- [Raw records]:
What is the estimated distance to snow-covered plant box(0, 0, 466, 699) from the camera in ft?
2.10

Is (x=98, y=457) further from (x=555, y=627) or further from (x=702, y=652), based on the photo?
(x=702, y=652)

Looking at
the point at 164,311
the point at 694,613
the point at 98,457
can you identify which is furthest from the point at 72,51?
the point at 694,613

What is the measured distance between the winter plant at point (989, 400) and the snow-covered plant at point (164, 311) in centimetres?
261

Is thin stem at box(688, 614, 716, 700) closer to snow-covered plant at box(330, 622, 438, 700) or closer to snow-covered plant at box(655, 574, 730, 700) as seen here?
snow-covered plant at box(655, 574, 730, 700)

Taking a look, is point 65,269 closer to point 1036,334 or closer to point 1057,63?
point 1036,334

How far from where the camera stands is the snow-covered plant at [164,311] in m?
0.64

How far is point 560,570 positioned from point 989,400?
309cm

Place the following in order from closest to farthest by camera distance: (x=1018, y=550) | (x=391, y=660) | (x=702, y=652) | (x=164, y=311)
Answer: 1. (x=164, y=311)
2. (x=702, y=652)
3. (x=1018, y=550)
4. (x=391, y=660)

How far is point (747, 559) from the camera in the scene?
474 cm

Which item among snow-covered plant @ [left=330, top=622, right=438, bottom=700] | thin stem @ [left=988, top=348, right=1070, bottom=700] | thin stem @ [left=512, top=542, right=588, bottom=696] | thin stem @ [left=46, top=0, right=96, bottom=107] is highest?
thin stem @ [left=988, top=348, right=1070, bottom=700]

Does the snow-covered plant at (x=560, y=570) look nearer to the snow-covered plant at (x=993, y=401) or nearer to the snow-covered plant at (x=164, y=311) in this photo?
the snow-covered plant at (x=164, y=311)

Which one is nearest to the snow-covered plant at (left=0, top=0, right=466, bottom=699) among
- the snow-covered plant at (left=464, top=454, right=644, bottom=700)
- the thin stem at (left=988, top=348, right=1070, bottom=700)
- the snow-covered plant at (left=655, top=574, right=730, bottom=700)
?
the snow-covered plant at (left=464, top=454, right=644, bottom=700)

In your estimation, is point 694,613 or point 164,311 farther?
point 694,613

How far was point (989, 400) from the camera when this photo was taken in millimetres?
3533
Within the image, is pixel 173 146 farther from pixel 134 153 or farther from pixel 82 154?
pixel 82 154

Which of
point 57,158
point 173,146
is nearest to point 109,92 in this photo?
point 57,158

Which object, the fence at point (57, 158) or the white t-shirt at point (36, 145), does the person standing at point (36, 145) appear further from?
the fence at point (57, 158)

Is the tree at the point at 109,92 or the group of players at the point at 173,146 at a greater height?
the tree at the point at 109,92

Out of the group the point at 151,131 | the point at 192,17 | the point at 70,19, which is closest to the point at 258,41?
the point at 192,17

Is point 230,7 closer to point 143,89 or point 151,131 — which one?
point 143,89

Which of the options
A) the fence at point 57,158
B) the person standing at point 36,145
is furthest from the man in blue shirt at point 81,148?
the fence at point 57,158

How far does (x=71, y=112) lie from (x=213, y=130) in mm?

- [What you are asked to do]: Rewrite the lines above as a numbered list, leaving out the blank lines.

- [Correct result]:
1. What is the estimated distance to snow-covered plant box(0, 0, 466, 699) from the camera in ft?
2. 2.10
3. Is (x=98, y=457) further from (x=555, y=627) or further from (x=702, y=652), based on the photo?
4. (x=702, y=652)
5. Looking at
6. the point at 164,311
7. the point at 694,613
8. the point at 98,457
9. can you identify which is furthest from the point at 72,51?
10. the point at 694,613
11. What is the measured distance between the winter plant at point (989, 400) and the snow-covered plant at point (164, 311) in centimetres?
12. 261
13. Is thin stem at box(688, 614, 716, 700) closer to snow-covered plant at box(330, 622, 438, 700) or closer to snow-covered plant at box(655, 574, 730, 700) as seen here?
14. snow-covered plant at box(655, 574, 730, 700)
15. Taking a look, is point 65,269 closer to point 1036,334 or closer to point 1057,63?
16. point 1036,334
17. How far from where the camera stands is the snow-covered plant at [164,311] in m?
18. 0.64
19. How far is point 560,570 positioned from point 989,400?
20. 309cm
21. Place the following in order from closest to farthest by camera distance: (x=1018, y=550) | (x=391, y=660) | (x=702, y=652) | (x=164, y=311)
22. Answer: 1. (x=164, y=311)
23. 2. (x=702, y=652)
24. 3. (x=1018, y=550)
25. 4. (x=391, y=660)
26. How far is point (747, 559) from the camera in the scene?
27. 474 cm
28. Which item among snow-covered plant @ [left=330, top=622, right=438, bottom=700] | thin stem @ [left=988, top=348, right=1070, bottom=700] | thin stem @ [left=512, top=542, right=588, bottom=696] | thin stem @ [left=46, top=0, right=96, bottom=107] is highest?
29. thin stem @ [left=988, top=348, right=1070, bottom=700]
30. Does the snow-covered plant at (x=560, y=570) look nearer to the snow-covered plant at (x=993, y=401) or nearer to the snow-covered plant at (x=164, y=311) in this photo?
31. the snow-covered plant at (x=164, y=311)
32. Which one is nearest to the snow-covered plant at (left=0, top=0, right=466, bottom=699) among
33. - the snow-covered plant at (left=464, top=454, right=644, bottom=700)
34. - the thin stem at (left=988, top=348, right=1070, bottom=700)
35. - the snow-covered plant at (left=655, top=574, right=730, bottom=700)
36. ?
37. the snow-covered plant at (left=464, top=454, right=644, bottom=700)
38. In your estimation, is point 694,613 or point 164,311 farther?
39. point 694,613
40. How far was point (989, 400) from the camera when this photo was taken in millimetres?
41. 3533
42. Within the image, is pixel 173 146 farther from pixel 134 153 or farther from pixel 82 154?
43. pixel 82 154
44. Which of
45. point 57,158
46. point 173,146
47. is nearest to point 109,92 in this photo?
48. point 57,158
49. Which object, the fence at point (57, 158) or the white t-shirt at point (36, 145), does the person standing at point (36, 145) appear further from?
50. the fence at point (57, 158)
51. Is the tree at the point at 109,92 or the group of players at the point at 173,146 at a greater height?
52. the tree at the point at 109,92
53. Out of the group the point at 151,131 | the point at 192,17 | the point at 70,19, which is closest to the point at 258,41?
54. the point at 192,17
55. Is point 230,7 closer to point 143,89 or point 151,131 — which one?
56. point 143,89
57. Which of the options
58. A) the fence at point 57,158
59. B) the person standing at point 36,145
60. is furthest from the man in blue shirt at point 81,148?
61. the fence at point 57,158
62. How far does (x=71, y=112) lie from (x=213, y=130) in mm?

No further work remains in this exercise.